しかし、この解決策は西側諸国にとって難しい問題です。堤防管理・自然災害防止管理局によると、最も深刻な浸食を受けているドンタップ省、アンザン省、ビンロン省、カマウ省、カントー市の高リスク河川沿いに現在約2万世帯が暮らしており、緊急避難が必要だという。数千億ドンの資金は地方の「能力を超えている」ため、誰もが中央政府の支援を待っている。
一方、ドゥオン・ヴァン・ニー博士は、資金不足だけが原因ではなく、政府の決意が足りないことが原因だと述べた。
「デルタ地帯には、人々が生活を安定させるために家を建てる土地が不足しているわけではない。なぜ川沿いに家を建てさせておきながら、毎年、土砂崩れや家屋の損失に文句を言うのか?」彼は尋ねた。
専門家は、人々が川や運河沿いに住宅開発を続けているのは、地元の決意が足りず、土砂崩れを緊急の問題として考えておらず、人々が理解して従うように宣伝活動がうまくいっていないことを示していると指摘する。
「人々はまだ川岸は寺院の所有物だと思っており、政府は管理が怠慢だと考えている」と医師は疑問を呈した。
同氏によると、現在最も根本的な解決策は、川や運河、小川沿いの住宅建設を禁止し、すべての人々を徐々に安全な場所に移住させることだという。川岸が空いていれば、政府は高価だが効果のない堤防の建設コストを削減することもできる。この勧告は10年前、メコンデルタが沖積バランスを失いつつあり、必然的な結果として地滑りがますます深刻化していることが測定データから示されたときに、科学者らによってなされた。

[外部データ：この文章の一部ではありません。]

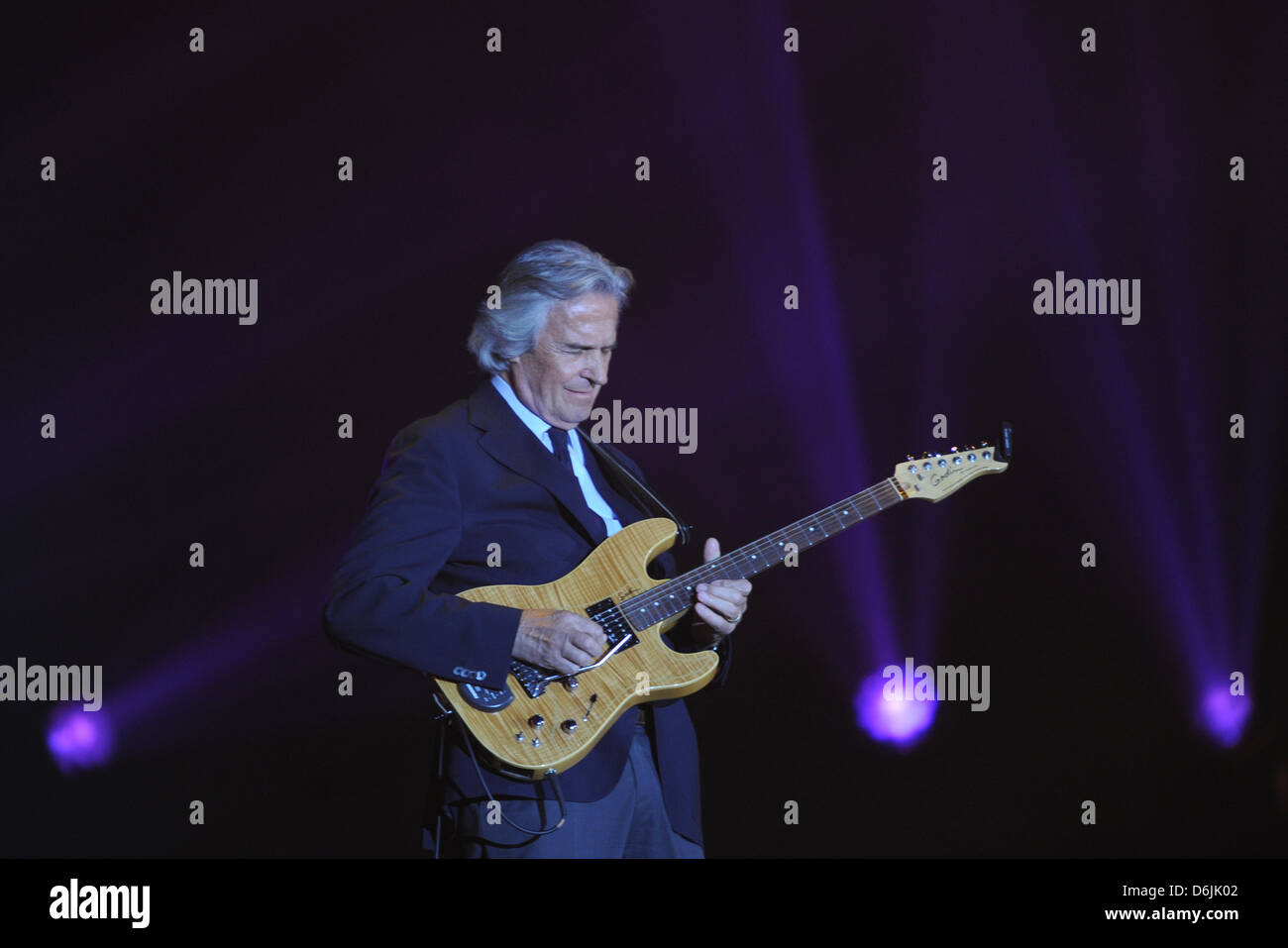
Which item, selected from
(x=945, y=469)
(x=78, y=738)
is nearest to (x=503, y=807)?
(x=945, y=469)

グエン・ヒュー・ティエン師はさらに、重要な河川沿いにモーターボートと超音波装置を使った調査チームを置き、川底を測定する必要があると提案した。専門機関が異常や「カエルの顎」、地滑りの危険を検知し、積極的に人々を避難させるには、月次データを定期的に更新する必要がある。

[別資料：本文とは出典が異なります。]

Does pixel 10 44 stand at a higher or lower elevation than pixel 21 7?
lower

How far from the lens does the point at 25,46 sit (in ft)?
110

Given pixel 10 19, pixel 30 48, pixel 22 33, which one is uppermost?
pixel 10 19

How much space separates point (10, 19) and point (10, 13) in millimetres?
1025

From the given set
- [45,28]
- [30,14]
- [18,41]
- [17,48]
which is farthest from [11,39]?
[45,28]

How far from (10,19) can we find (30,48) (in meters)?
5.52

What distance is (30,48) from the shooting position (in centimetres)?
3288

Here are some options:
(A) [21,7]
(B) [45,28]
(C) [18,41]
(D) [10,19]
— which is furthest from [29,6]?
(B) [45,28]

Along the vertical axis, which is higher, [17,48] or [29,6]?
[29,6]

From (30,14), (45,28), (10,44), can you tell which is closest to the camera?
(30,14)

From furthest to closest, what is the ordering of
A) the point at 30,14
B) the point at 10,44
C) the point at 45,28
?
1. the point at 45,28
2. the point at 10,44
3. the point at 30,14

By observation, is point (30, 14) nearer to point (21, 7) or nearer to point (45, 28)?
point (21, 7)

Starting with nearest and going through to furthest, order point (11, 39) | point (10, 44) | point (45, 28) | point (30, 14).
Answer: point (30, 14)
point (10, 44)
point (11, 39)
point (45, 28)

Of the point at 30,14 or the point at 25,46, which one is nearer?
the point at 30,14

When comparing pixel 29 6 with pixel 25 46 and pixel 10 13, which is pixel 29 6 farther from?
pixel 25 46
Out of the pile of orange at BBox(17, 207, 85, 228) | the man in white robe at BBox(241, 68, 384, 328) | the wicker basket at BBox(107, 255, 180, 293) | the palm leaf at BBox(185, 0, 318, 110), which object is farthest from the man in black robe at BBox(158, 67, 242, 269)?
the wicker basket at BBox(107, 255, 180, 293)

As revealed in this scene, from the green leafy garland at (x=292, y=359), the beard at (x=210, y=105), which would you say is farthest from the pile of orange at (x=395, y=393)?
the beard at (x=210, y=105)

「土砂崩れの原因が残っている限り、土砂崩れを止めることはできない」と彼は警告した。
交通インフラプロジェクト、特に高速道路に必要な砂の不足は、南部諸州で共通の懸念事項となっている。しかし、土砂崩れの件数が増加し、インフラ整備事業が砂を「渇望」し続けるにつれ、メコンデルタは経済発展の必要性と、ますます「縮小」するデルタの保護とのバランスを取らなければならなくなるだろう。
20年間メコン川を観察してきたマーク・ゴイショ氏は、現在の採取ペースが続けば、2040年末までにメコンデルタの砂が枯渇すると予測している。デルタの砂が枯渇すれば、経済発展のための「原材料」がなくなるだろう。ベトナムにはこのプロセスの準備に残された時間はわずか20年ほどしかない。
「その時、負の砂州はもはや抽象的な概念ではなくなるだろう。西部諸県の予算も、土砂崩れへの対応で毎年数千億ドンの赤字に陥り、その負債を返済するための十分な収入源がなくなるだろう」とゴイショ氏は警告した。
ゴック タイ - ホアンナム - トゥハン
修正:
記事が掲載された当時、専門家のグエン・フー・ティエン氏の意見を誤って引用したという意見がありました。 VnExpressはフィードバックを受け取るとすぐに、午前6時40分に調整を行いました。
読者の皆様、そしてグエン・ヒュー・ティエン氏に深くお詫び申し上げます。